(Selected excerpt Opens)
This is a fixed-precision floating point library. How much precision is a compiletime constant. Its purpose is to be more accurate and less of an appeal to authority than doubles and math.h. It does not load any values (that would be cheating, not to mention a problem when the precision changes), but it does precompute and cache a number of values, such as e and pi.

My motive for implementing big number arithmetic was to get the correct constants for symmetric multistep methods for n-body gravitational simulation. Doubles only took me so far. It turns out that implementing a big number library is a waste of time, because gcc comes with a floating point big number library, mpfr, which does all this stuff well already. But on the other hand, that requires setting up some libraries that it isn't clear how to do. g++ installed them on my computer, but i686-pc-cygwin-g++ doesn't compile even hello-world programs, and an hour of googling and experimenting did not bring joy. If I supply plain .h and .cpp files that do the job with no external dependencies (like assembly or math.h or mpfr.h), that avoids configuration issues. And anyhow, bignum arithmetic isn't all that big. If I've done it myself I'm depending on fewer black boxes. And maybe I'm learning something useful in the process.

How to use this library: download base.h, bigfloat.h, and bigfloat.cpp into your source tree somewhere. An example of using them: multistep.cpp #includes "bigfloat.h", and is compiled by "g++ -O3 bigfloat.cpp multistep.cpp -o multistep". You should probably replace base.h with your existing primitives and modify bigfloat.h, bigfloat.cpp to use your existing primitives. base.h, bigfloat.h, bigfloat.cpp (and the example multistep.cpp) are public domain, no strings attached, no warranty implied. You can test it by "g++ -g -DBIGFLOAT_TEST bigfloat.cpp -o bigfloat".

Timings: about 9x slower than mpfr for 1000-digit precision
(exponent 104 base 2^{32}), and around 1.5x slower than mpfr
for 100-digit precision (exponent 11 base 2^{32}). Going
from this
page and accounting for my 3.6GHz CPU. Accuracy: pi to 8192
hexadecimal digits is accurate for the first 8191 digits.

The datatype is a fixed array of 32-bit digits, a 64-bit exponent, a
1-byte length, and a boolean sign bit. It's not a very compact
representation for simple numbers like 1. The
exponent is base 2^{32}, that is, one per digit. The digits
are not initialized beyond the length, which makes certain operations
faster (for example 1*1 requires 1 multiplication instead of n*n).
Some operation use 16-bit digits instead to do calculations, but
they all pack the answer back into 32-bit digits when they are done.
The top digit is always nonzero, except for 0, which has no digits at
all, and is positive and has a smaller exponent than anything else.

It would be better if the exponent were base 2 (like in mpfr)
rather than base 2^{32}. It would be better if the numbers
near 0 followed the IEEE standard, with the top digits 0, so the
smallest representable numbers don't have a big gap right
around 0. I reserve the right to change my code incompatibly in the
future. Make a copy of it if you want something that doesn't change.
(Selected excerpt Closes)
(Excerpted records Opens)
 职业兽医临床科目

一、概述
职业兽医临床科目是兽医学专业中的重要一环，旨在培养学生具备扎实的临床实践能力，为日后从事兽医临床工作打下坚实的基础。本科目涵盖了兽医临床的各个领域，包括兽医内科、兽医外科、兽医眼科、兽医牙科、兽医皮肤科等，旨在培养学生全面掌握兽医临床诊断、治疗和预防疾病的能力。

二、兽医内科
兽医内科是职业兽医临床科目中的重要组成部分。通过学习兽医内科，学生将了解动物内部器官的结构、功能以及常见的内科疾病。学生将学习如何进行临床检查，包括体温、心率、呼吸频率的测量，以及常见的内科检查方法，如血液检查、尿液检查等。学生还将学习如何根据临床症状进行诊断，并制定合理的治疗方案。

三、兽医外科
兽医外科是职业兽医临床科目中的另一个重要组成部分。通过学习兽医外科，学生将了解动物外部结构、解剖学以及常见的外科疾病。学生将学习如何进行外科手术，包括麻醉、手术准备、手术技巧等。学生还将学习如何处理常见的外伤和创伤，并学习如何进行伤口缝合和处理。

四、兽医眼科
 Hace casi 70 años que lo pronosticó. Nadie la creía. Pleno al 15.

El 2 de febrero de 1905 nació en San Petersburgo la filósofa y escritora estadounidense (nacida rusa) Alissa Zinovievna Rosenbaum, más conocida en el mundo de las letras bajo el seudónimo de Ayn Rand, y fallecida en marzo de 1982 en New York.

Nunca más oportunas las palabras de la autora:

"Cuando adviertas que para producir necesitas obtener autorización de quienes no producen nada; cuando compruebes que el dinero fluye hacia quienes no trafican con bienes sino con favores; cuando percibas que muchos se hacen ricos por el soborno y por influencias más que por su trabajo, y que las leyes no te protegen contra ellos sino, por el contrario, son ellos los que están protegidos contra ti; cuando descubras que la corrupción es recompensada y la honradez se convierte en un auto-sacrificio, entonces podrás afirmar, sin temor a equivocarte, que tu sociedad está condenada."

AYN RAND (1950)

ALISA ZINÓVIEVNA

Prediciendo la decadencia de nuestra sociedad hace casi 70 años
(Excerpted records Closes)
Task:
Rewrite the passage of the floating point library description from "The top digit is" up to and including "that doesn't change.", replacing "IEEE standard" with "IEEE 754 standard".

Response to the exercise:
The top digit is always nonzero, except for 0, which has no digits at
all, and is positive and has a smaller exponent than anything else.

It would be better if the exponent were base 2 (like in mpfr)
rather than base 2^{32}. It would be better if the numbers
near 0 followed the IEEE 754 standard, with the top digits 0, so the
smallest representable numbers don't have a big gap right
around 0. I reserve the right to change my code incompatibly in the
future. Make a copy of it if you want something that doesn't change.